融資先で異なる金利や融資可能額、審査通過率等の基本情報について詳しく解説します。
新規開業資金|日本政策金融公庫
新規開業資金は、日本政策金融公庫が提供している融資制度です。
融資限度額 | 7,200万円 (うち運転資金4,800万円) |
---|---|
利率 | 基準金利 |
返済期間 | 【設備資金】20年以内 【運転資金】10年以内 |
担保・保証人 | 相談可 |
新しく事業を始める創業者向けの融資制度ですが、開業してから7年以内の事業者も利用可能です。融資限度額は最大7,200万円で融資可能額が大きく、担保・保証人が不要な場合もあります。比較的融資を受けやすい制度といえます。
利率は基準金利ですが、一定の要件に該当する場合は「特別利率」が適用されます。特別利率は金利条件が優遇された利率のことで、基準利率より低めに設定されています。

#####

次の(a)〜(c)が分析対象テキストの内容と合っているかを「はい」か「いいえ」で答え、それぞれ判断の決め手となる本文の語句を正確に引用してください。(a) 開業してから7年以内の事業者も新規開業資金を利用できる。(b) 運転資金の返済期間は20年以内である。(c) 特別利率は基準利率より高めに設定されている。

演習データ:
#####

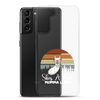 She's A Bad Momma Llama Clear Case for Samsung®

#####

解答:
(a) はい。「開業してから7年以内の事業者も利用可能です」
(b) いいえ。「【運転資金】10年以内」
(c) いいえ。「基準利率より低めに設定されています」